Table 45 states a 3/4 HP motor draws 13.8A @ 115V or 6.9A @ 230V
Since "nominal" voltages are 120V and 240V - the motor is already assuming a 4% voltage drop.
From some informal on-line searches, people are suggesting the 3/4 HP pump will draw 6A - 8A. I supposes it depends how much load the water is putting on the pump (head & flow).
I'll use 10A @ 115V for this example (1,150W electric).
One characteristics of most motors is they continue to produce the same output even when provided with low voltage (unlike a resistive load/heater or incandescent lightbulb which will produce less output/light when voltage is less).
So, if voltage drop in your wire causes the voltage at the pump to drop to 103.5V (10% less than 115A rating - which is 13.75% voltage drop from the 120V supply) the amperage will increase by about the same percentage to maintain same power. So about 11A which is over-loading the pump windings by 10% - not great.

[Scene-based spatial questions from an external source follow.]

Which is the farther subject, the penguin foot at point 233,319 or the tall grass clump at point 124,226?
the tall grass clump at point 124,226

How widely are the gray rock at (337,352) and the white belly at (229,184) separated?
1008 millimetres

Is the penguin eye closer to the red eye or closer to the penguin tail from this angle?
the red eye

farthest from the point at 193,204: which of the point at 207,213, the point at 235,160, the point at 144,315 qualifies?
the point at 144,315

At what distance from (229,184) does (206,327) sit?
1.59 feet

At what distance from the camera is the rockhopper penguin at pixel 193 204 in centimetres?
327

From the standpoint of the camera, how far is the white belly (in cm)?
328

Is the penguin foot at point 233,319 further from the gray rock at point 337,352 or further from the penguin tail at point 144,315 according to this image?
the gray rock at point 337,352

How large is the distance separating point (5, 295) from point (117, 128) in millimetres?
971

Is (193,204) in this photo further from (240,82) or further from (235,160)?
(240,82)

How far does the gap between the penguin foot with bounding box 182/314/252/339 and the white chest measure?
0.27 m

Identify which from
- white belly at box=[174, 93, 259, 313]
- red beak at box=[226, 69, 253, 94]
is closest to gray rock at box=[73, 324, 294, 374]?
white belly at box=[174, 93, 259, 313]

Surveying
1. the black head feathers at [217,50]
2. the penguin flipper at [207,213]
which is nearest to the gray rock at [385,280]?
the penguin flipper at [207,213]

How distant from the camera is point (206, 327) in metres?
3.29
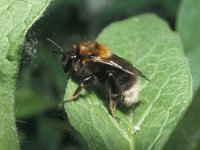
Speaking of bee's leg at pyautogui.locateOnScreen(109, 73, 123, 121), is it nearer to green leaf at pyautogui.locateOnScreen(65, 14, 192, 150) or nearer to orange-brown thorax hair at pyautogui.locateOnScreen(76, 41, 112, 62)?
green leaf at pyautogui.locateOnScreen(65, 14, 192, 150)

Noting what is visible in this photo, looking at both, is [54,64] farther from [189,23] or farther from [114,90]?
[114,90]

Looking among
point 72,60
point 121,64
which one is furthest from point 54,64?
Result: point 121,64

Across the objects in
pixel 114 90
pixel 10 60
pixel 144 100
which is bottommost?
pixel 114 90

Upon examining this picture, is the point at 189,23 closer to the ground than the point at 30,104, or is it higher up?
higher up

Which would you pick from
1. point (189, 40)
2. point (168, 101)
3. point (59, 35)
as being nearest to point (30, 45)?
point (168, 101)

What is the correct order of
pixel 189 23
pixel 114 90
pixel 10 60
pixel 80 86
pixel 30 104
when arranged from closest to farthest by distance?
1. pixel 10 60
2. pixel 80 86
3. pixel 114 90
4. pixel 189 23
5. pixel 30 104

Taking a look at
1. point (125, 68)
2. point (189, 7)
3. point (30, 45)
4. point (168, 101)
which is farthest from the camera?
point (189, 7)

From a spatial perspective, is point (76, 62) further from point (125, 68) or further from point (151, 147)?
point (151, 147)

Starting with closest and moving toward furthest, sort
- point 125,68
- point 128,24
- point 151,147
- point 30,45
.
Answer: point 151,147
point 125,68
point 30,45
point 128,24
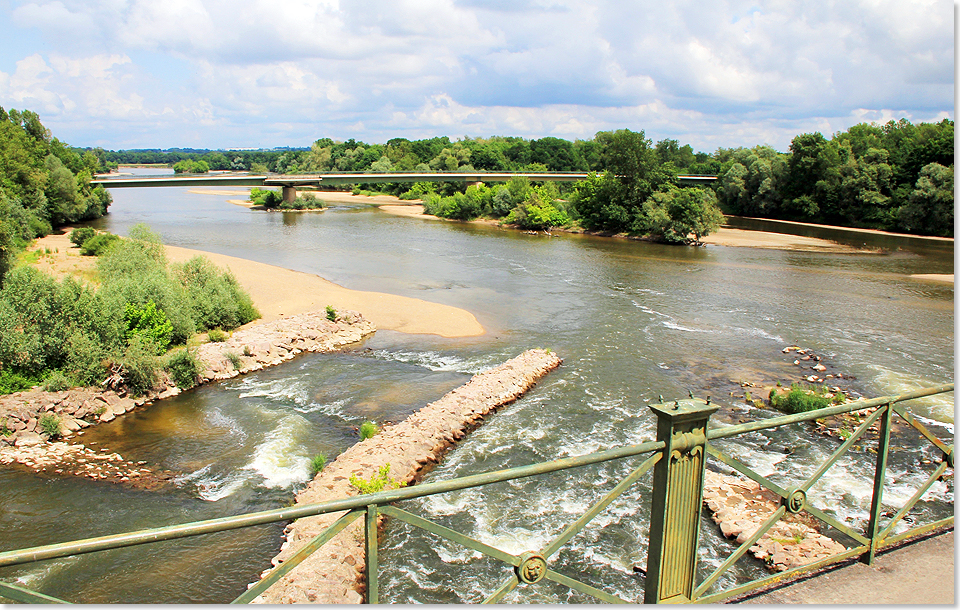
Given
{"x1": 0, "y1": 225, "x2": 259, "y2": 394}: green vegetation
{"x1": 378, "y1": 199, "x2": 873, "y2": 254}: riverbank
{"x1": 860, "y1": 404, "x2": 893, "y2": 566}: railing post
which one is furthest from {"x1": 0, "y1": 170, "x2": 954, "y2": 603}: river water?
{"x1": 378, "y1": 199, "x2": 873, "y2": 254}: riverbank

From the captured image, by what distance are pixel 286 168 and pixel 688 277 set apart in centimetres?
13970

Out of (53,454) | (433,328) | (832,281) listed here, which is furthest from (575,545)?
(832,281)

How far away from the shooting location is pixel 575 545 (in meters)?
10.6

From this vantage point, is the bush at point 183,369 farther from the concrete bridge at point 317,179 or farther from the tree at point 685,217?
the concrete bridge at point 317,179

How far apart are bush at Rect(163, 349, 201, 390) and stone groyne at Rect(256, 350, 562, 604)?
6941 millimetres

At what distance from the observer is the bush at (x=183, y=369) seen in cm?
1803

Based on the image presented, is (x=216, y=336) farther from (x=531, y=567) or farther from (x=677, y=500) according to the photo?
(x=677, y=500)

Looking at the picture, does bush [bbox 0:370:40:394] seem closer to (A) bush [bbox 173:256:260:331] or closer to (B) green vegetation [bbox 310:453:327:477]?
(A) bush [bbox 173:256:260:331]

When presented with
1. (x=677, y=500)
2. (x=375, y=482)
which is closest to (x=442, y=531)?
(x=677, y=500)

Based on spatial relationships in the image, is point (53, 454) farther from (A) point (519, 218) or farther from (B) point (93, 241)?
(A) point (519, 218)

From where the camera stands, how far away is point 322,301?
28547mm

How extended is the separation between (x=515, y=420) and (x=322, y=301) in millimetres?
15142

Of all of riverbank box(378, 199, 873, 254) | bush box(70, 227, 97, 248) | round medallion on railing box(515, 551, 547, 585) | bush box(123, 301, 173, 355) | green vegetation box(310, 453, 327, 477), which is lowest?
green vegetation box(310, 453, 327, 477)

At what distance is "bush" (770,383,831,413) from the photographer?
1655cm
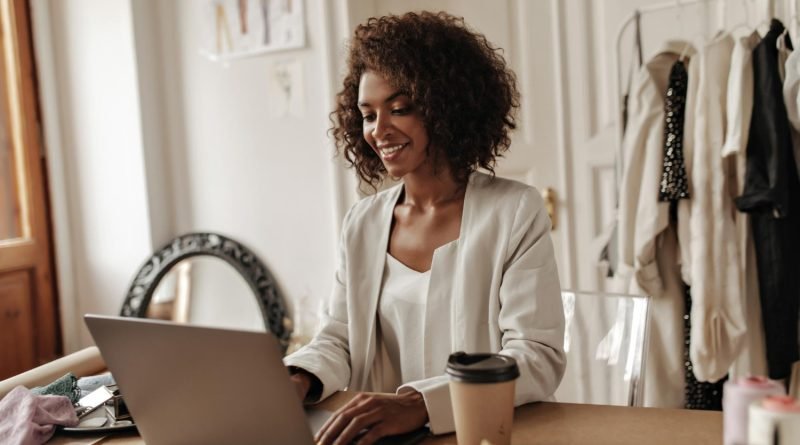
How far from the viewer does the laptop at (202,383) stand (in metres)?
0.90

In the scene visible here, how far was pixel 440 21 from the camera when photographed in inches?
59.8

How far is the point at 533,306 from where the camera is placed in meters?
1.31

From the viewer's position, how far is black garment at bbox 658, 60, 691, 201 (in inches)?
84.5

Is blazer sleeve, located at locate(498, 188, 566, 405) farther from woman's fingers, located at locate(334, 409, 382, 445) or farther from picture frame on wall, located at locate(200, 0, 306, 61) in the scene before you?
picture frame on wall, located at locate(200, 0, 306, 61)

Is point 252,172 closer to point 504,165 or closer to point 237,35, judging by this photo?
point 237,35

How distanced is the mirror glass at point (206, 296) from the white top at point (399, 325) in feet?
6.26

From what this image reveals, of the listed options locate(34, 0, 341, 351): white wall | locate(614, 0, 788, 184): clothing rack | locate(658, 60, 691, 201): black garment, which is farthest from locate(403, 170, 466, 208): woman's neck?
locate(34, 0, 341, 351): white wall

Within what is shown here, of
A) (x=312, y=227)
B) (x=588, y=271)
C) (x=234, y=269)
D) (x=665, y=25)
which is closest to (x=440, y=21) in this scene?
(x=665, y=25)

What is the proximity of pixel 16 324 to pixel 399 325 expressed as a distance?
2410 millimetres

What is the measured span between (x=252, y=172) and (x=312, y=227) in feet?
1.14

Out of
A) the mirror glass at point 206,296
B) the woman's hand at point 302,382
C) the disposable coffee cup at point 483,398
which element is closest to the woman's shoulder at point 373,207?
the woman's hand at point 302,382

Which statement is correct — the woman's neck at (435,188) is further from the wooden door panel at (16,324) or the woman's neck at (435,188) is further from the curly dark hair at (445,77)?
the wooden door panel at (16,324)

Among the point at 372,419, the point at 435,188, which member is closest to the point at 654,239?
the point at 435,188

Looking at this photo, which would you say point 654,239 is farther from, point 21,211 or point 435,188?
point 21,211
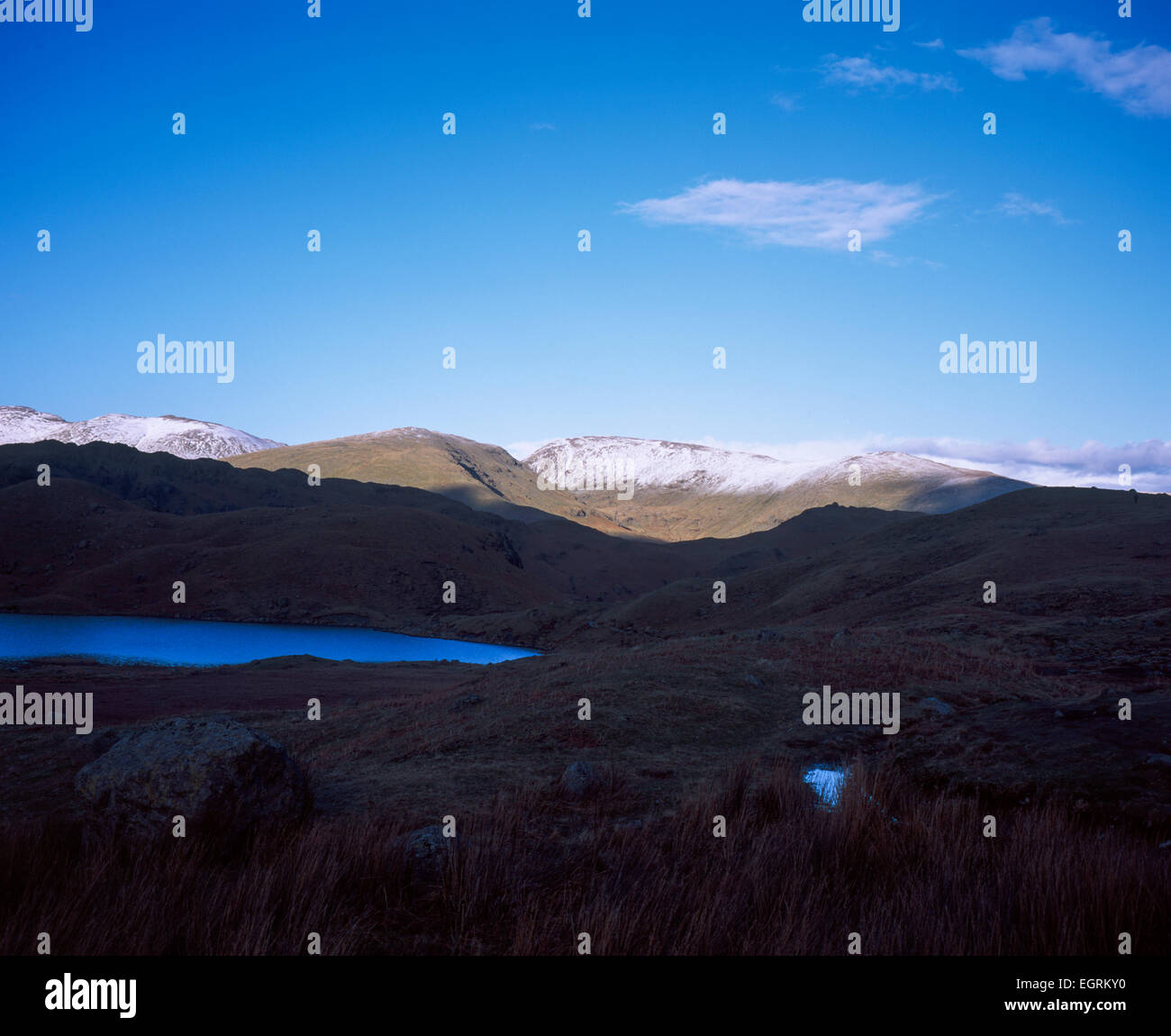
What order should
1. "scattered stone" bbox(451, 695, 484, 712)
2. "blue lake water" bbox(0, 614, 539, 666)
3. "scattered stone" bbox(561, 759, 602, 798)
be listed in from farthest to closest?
1. "blue lake water" bbox(0, 614, 539, 666)
2. "scattered stone" bbox(451, 695, 484, 712)
3. "scattered stone" bbox(561, 759, 602, 798)

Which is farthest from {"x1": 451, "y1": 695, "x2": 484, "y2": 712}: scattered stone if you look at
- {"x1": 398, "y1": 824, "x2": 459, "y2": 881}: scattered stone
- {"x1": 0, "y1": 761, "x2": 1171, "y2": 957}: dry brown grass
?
{"x1": 398, "y1": 824, "x2": 459, "y2": 881}: scattered stone

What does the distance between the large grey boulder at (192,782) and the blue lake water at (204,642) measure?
1315 inches

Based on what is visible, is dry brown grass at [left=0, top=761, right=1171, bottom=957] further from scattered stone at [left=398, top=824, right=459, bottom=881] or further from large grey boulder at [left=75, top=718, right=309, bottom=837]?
large grey boulder at [left=75, top=718, right=309, bottom=837]

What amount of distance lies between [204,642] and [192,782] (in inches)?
1715

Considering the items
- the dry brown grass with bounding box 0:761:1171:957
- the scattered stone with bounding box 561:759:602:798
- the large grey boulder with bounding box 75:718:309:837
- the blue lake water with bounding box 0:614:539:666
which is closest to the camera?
the dry brown grass with bounding box 0:761:1171:957

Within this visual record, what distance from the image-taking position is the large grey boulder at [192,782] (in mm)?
6031

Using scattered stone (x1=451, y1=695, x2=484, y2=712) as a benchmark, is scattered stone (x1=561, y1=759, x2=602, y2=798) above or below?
above

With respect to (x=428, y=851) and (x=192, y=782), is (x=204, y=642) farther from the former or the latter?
(x=428, y=851)

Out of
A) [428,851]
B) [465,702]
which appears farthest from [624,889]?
[465,702]

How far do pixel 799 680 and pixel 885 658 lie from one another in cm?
279

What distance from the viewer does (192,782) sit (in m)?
6.08

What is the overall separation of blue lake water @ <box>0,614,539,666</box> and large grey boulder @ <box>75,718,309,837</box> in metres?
33.4

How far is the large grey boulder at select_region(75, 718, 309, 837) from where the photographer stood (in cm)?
603
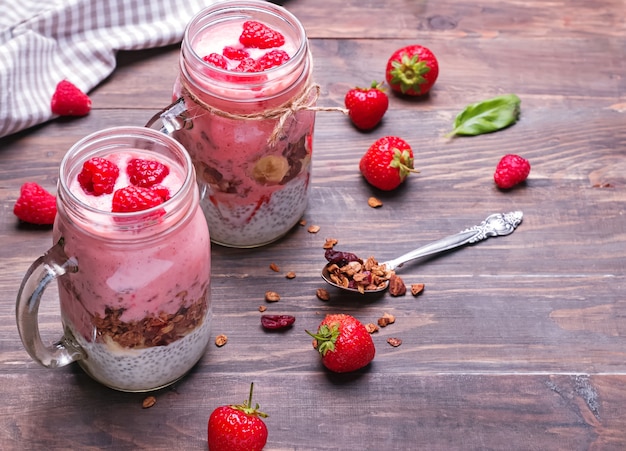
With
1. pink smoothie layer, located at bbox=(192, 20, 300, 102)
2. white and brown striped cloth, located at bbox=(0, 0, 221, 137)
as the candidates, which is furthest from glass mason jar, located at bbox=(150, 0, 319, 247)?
white and brown striped cloth, located at bbox=(0, 0, 221, 137)

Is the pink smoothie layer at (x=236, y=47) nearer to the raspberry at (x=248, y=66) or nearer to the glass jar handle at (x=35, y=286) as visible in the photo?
the raspberry at (x=248, y=66)

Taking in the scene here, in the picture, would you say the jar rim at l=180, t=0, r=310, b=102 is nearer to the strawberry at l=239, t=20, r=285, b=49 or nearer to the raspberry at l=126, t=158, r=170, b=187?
the strawberry at l=239, t=20, r=285, b=49

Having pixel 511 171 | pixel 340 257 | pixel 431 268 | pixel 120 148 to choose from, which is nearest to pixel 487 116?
pixel 511 171

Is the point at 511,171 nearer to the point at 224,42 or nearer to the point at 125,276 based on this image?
the point at 224,42

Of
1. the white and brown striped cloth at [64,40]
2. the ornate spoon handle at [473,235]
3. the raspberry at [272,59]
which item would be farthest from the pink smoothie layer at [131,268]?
the white and brown striped cloth at [64,40]

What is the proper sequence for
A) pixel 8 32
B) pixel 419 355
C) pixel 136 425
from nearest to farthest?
pixel 136 425 < pixel 419 355 < pixel 8 32

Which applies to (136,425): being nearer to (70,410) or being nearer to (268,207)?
(70,410)

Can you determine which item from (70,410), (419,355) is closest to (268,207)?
(419,355)
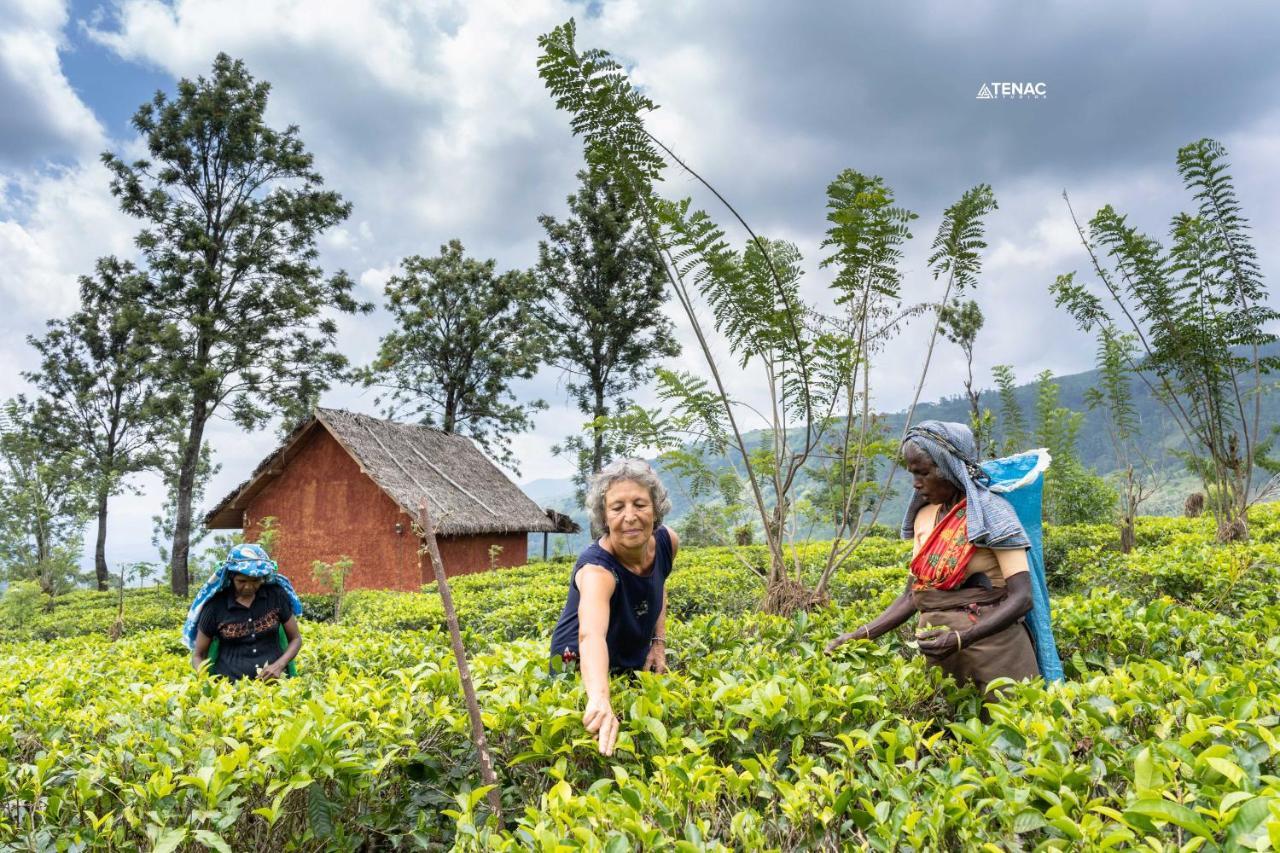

From CEC table D3 assuming the pump was fed by a #12 AWG wire a 400' run would cause the 13.75% voltage drop when the pump is drawing 11A.
So using the same 400' of wire, but now wired 240V (so the pump wants 230V @ 6.9A). Again using table D3 suggests 4% voltage drop. (note the actual voltage drop is about 9.6V, which would be 8% of 120V, but since we've upped the voltage, it is only 4% of 240V)
That 4% voltage drop - as mentioned earlier brings the 240V supply down to the motor rating of 230V at the bottom of the well, so you're both saving almost 10% in line losses (that saving 100W of power) you are now also running your pump in-spec, so less likely to over-heat or have early failure.
I hope that all makes sense!?! AND I hope I don't have any errors or typos in my calculations.